## EXTRACT TO READ
Installing ubuntu 20.04 rooted on ZFS encrypted mirror and UEFI boot

A pair of disks combined in soft raid1 has been running on my home machine for 7 years now. And just the other day, one disk in the mirror finally began to crumble. There was a reason to reinstall the system from scratch and start using encryption, which was not used 7 years ago. In the process of googling about the state of affairs in the LUKS configuration on top of mdadm, I came up with article comparing performance of zfs vs mdadm/ext4. And then I found another article with performance testing of encrypted disks using LUKS and zfs. According to both articles, zfs demonstrates very good performance and I decided to try it in action.

On Habré some time ago there were already articles on the same topic:
2019 Ubuntu 18.04 Root on ZFS
2018 Installing Debian rooted on a ZFS encrypted mirror
2018 /boot on a ZFS mirror

I decided to write my article, because I use UEFI to boot (in past articles, legacy boot was used), and plus, 3 years have passed since the last article, and it seemed to me that a modern instruction proven in practice could be useful for the community.

When installing, I mainly focused on these articles:

Ubuntu 20.04 Root on ZFS

Installing UEFI ZFS Root on Ubuntu 20.04 with Native Encryption

I will describe the installation on a virtualbox virtual machine. Installing on real hardware is no different.

## SOURCE DATA

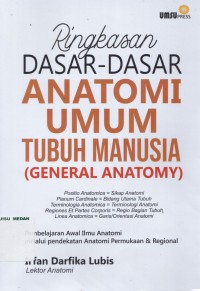 Ringkasan dasar-dasar anatomi umum tubuh manusia (general anatomy)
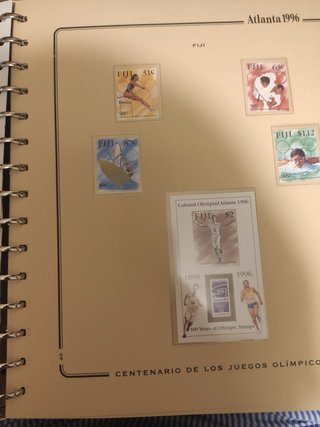 Collezione Francobolli Atlanta 1996 (3 Volumi)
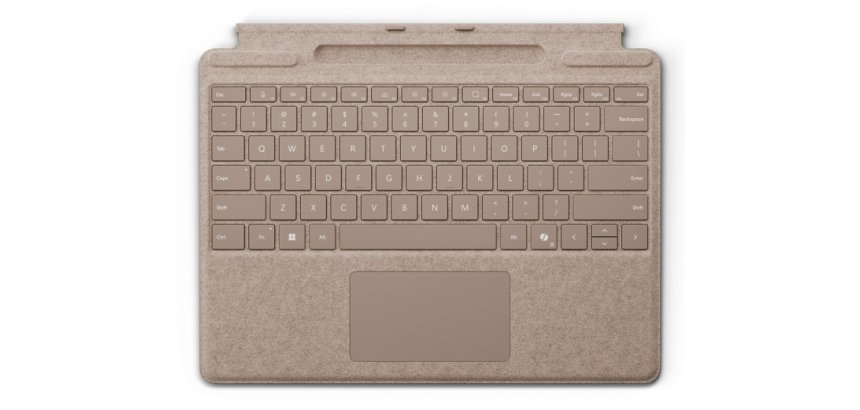 Microsoft Surface Pro Keyboard with pen storage AZERTY Belge, Français Microsoft Cover port Beige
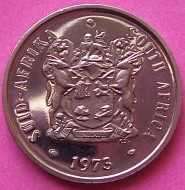 RSA: 1973 - 20c, and 10c nickel coins. Only 30850 20c were minted. See photos below.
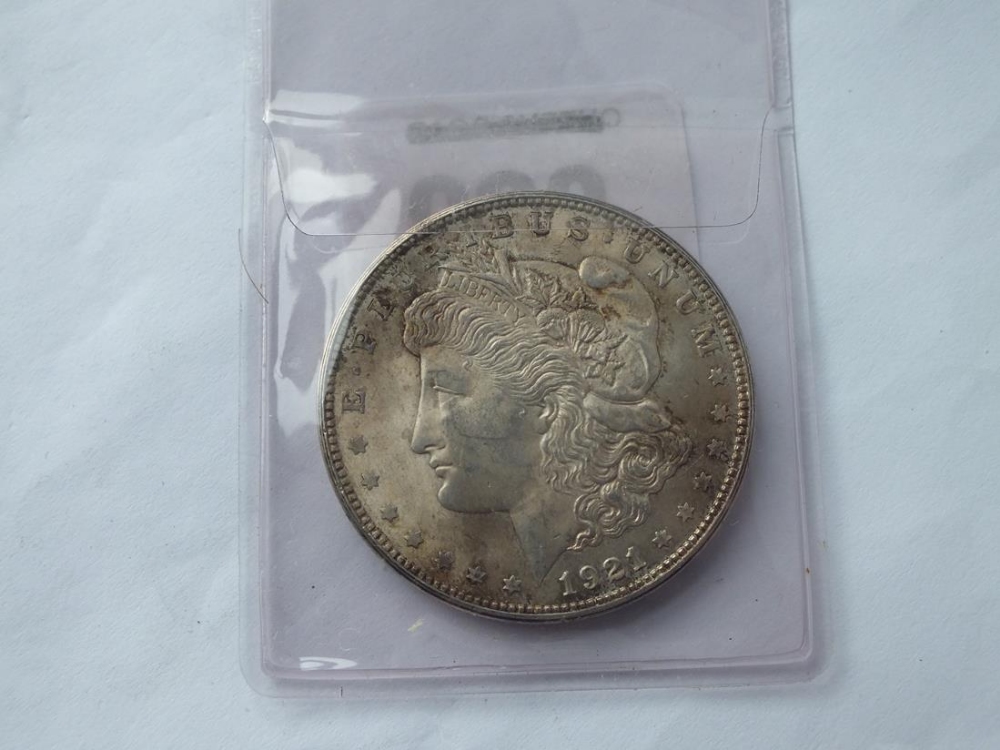 USA silver dollar 1921 - good grade - Image 2 of 2
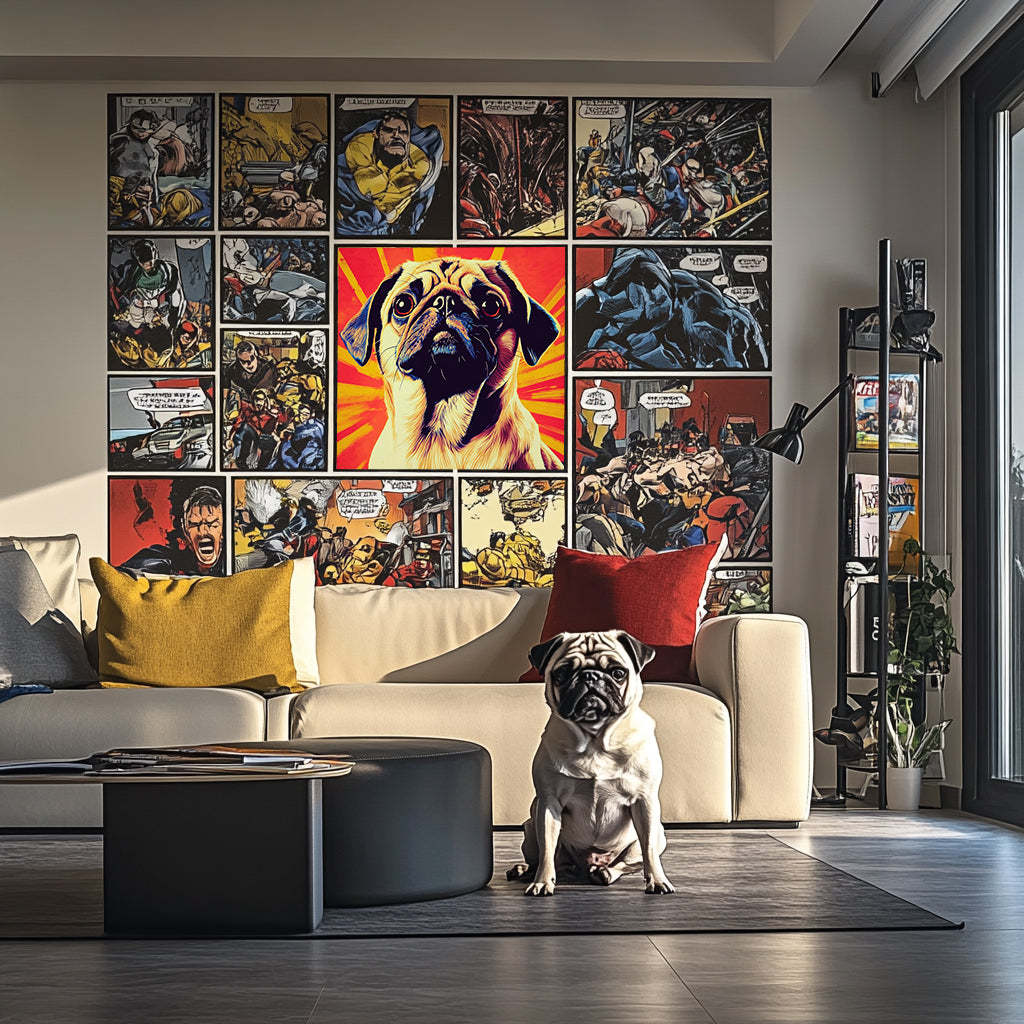 Comic Art Canvas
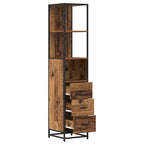 vidaXL Badezimmermöbel-Set Altholz 35 x 37,5 x 166 cm Holzwerkstoff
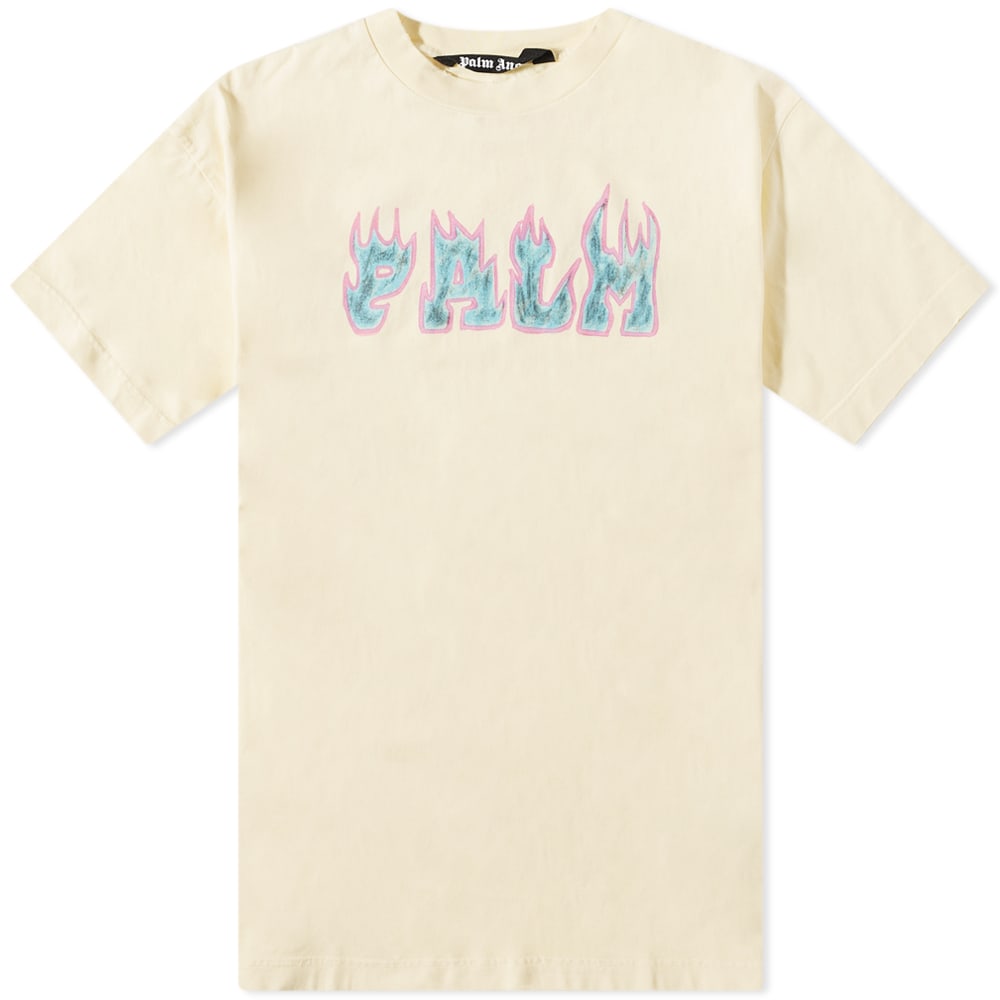 Majica Palm Angels Flames Tee Bež | PMAA072S23JER0060137, 0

## REQUIRED ACTIONS
1 – Answer these from the ZFS installation article:
(a) For how many years has the pair of disks in soft raid1 been running on the home machine?
(b) What boot method does the writer use, in contrast to the legacy boot of past articles?
(c) On what kind of machine will the installation be described?
2 – Please output the part of the ZFS installation article between "A pair of disks" and "it in action.", inclusive.

## ANSWERS TO THE EXERCISES
1 –
(a) 7 years.
(b) UEFI.
(c) A virtualbox virtual machine.

2 –
A pair of disks combined in soft raid1 has been running on my home machine for 7 years now. And just the other day, one disk in the mirror finally began to crumble. There was a reason to reinstall the system from scratch and start using encryption, which was not used 7 years ago. In the process of googling about the state of affairs in the LUKS configuration on top of mdadm, I came up with article comparing performance of zfs vs mdadm/ext4. And then I found another article with performance testing of encrypted disks using LUKS and zfs. According to both articles, zfs demonstrates very good performance and I decided to try it in action.